A Japanese baseball game is an experience unlike any other. Even if you don’t follow Nippon Professional Baseball (NPB) — in fact, even if you’re not a baseball fan to begin with — you should definitely check out a game while you’re in Japan. Here are top baseball teams whose home field atmospheres will have you cheering along with even the biggest fans.
Tokyo Yomiuri Giants
The Yomiuri Giants, nicknamed the ‘Kyojin’, is one of the top professional baseball teams in Japan. They play in the Tokyo Dome, the largest roof-covered dome in the world.
Even if you’re not particularly interested in baseball, the Tokyo Dome complex where the Kyojin play offers plenty to see.
Tokyo Yakult Swallows
The Yakult Swallows are a bunch of lovable losers who frequently find themselves at the bottom of league standings, but that doesn’t mean you should pass up an opportunity to watch them play. The Swallows’ home field is Meiji Jingu Stadium, a traditional baseball park where legends such as Babe Ruth and Joe DiMaggio have come to play.
The historical stadium lacks a covered roof to keep the rain away like the more modern and expensive Tokyo Dome — a fact that Swallows fans celebrate with an ‘umbrella dance’ each time their team scores a run.
The Hanshin Tigers are considered by many to be the ‘it’ baseball team to follow in Japan. Their fan base is lively and enthusiastic – nearly rambunctious – as to be expected of a bunch of Osakans, but the Tigers’ popularity spreads far beyond the Kansai area.

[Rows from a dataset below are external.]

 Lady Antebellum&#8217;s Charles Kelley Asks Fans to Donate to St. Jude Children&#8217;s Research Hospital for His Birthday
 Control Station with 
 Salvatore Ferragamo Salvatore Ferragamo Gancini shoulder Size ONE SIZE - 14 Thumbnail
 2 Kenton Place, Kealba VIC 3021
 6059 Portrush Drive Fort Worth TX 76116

They have a long-standing rivalry with the Yomiuri Giants that plays up the ‘conflict’ between Tokyo and Osaka, so a Kyojin vs. Tigers game is one that can’t be missed.
Hiroshima Toyo Carp
The Toyo Carp play in the newest professional ballpark in Japan, Hiroshima Municipal Stadium, which opened in 2009. The locals have a lot of love for their home team and cheer them on noisily with drums and trumpets.
If you’re a fan of American baseball, then there’s a good chance the Carp mascot SLYLY will strike you as familiar. That’s because this mischievous blue-green mascot was created by the same company that designed the Philly Phanatic.
Fukuoka Softbank Hawks
If you’re in Fukuoka, there’s no reason not to catch a game of reigning Japan Series champions, the Softbank Hawks. One of the strongest teams in Japanese baseball in recent years, they’ve won three of the past four championship titles. If you go to a Hawks game, you’re more than likely to enjoy a home team wins.
Kochi Fighting Dogs
The Kochi Fighting Dogs aren’t a part of NPB, but the Shikoku Island League Plus. Perhaps the major draw of this independent professional league team is Dominican-American baseball legend, Manny Ramirez, one of the greatest right-handed hitters of a generation.

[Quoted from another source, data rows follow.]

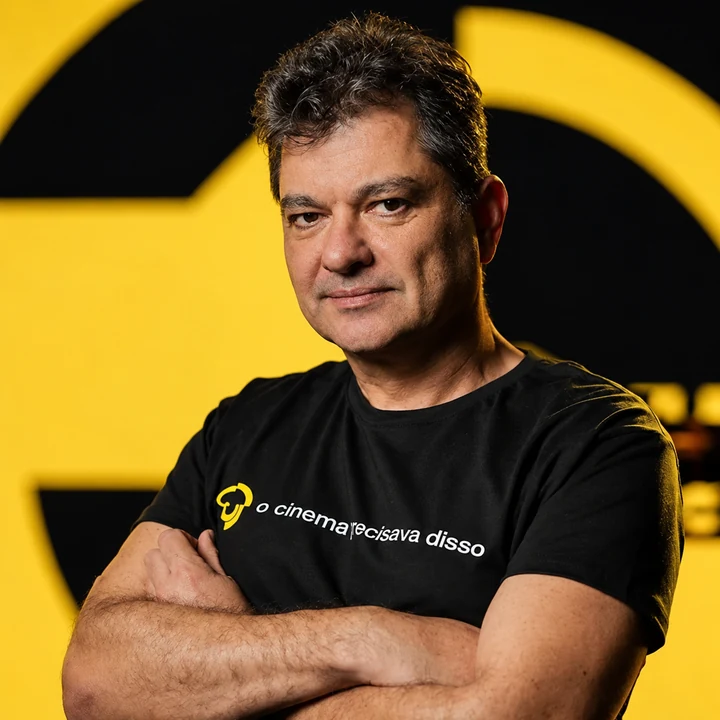 Foto de Alziro Barbosa, ABC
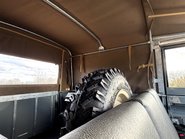 Land Rover Series II A 65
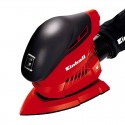 Lijadora múltiple 100W TH-OS 1016 Einhell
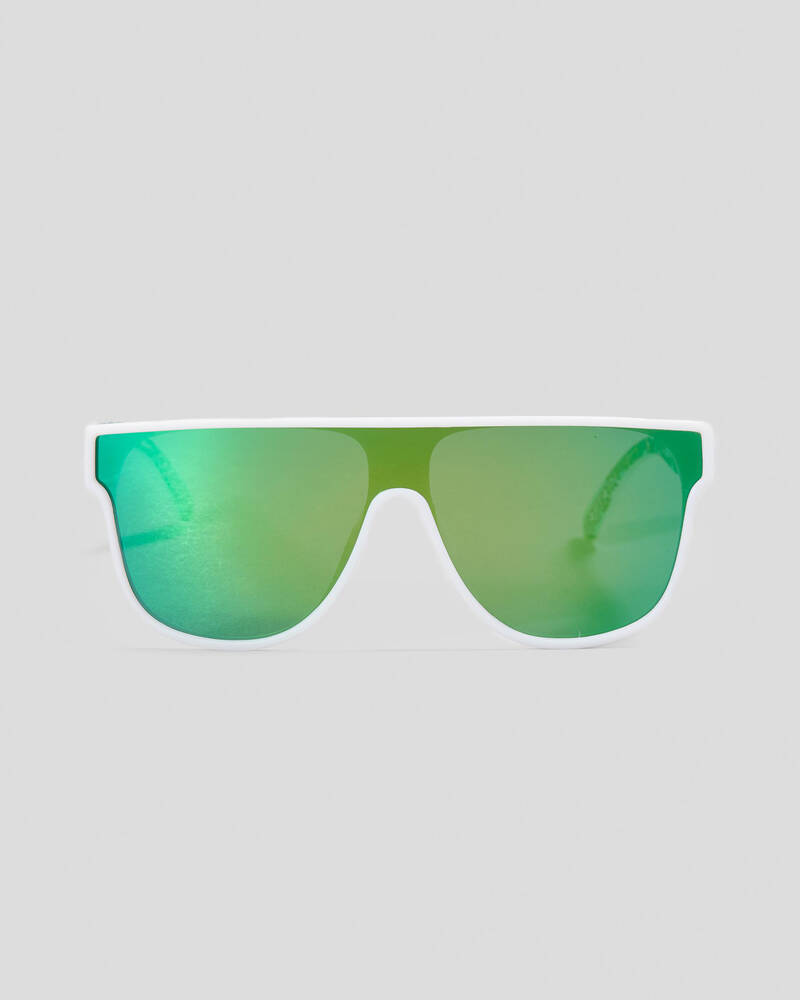 Sin Eyewear Cannonball Sunglasses for Mens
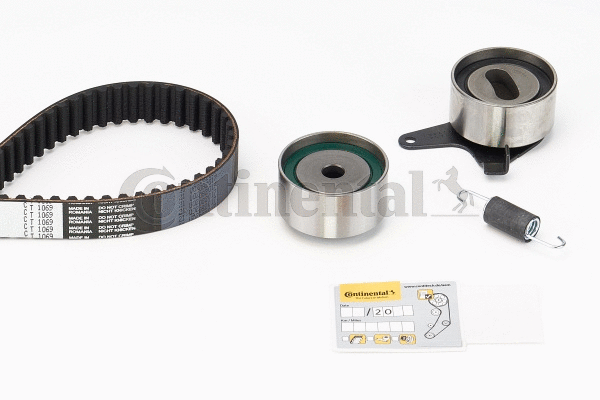 CONTITECH CT1069K1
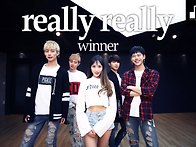 Winner(위너) - Real..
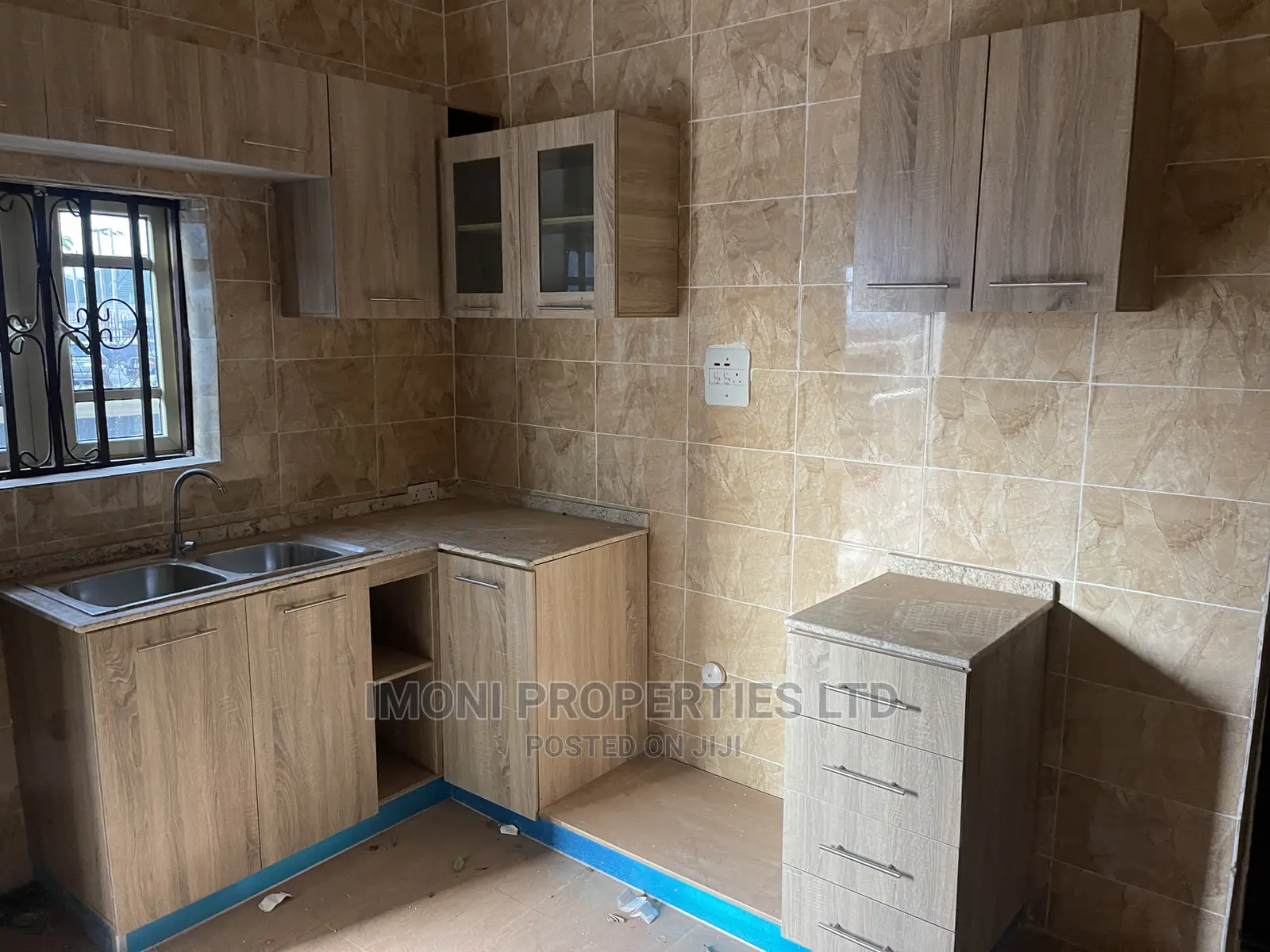 2bdrm Block of Flats in Fo1, Kubwa for rent in Kubwa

While Ramirez reportedly doesn’t train with the rest of the team, but just shows up to games to slam homers out of the park, if you’re in Kochi then you shouldn’t miss the chance to see this living baseball legend.

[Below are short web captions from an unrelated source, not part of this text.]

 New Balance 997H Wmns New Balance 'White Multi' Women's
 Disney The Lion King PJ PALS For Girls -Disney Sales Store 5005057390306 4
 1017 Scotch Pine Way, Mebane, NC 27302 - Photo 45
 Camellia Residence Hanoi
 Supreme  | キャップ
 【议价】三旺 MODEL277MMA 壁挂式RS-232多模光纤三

Tohoku Rakuten Golden Eagles
The Rakuten Golden Eagles play at Miyagi Baseball Stadium, a ballpark designed to be entertaining whether you’re a fan of baseball or not, with a Ferris wheel and merry-go-round. Not only are you supporting the local Tohoku economy by catching a game here, but you may just run into the elusive ‘Mr. Black Eagle’ a Rakuten fan who became such a viral hit in Japan that the team declared him an official team mascot on ‘Black Eagle Days’.
When ranking the best Japanese MLB players, Ichiro Suzuki, Yu Darvish, and Hideki Matsui are definitely in the top 10. Other good MLB players who were born in Japan include Hideo Nomo, Kazuhiro Sasaki, Takashi Saito, and Kosuke Fukudome.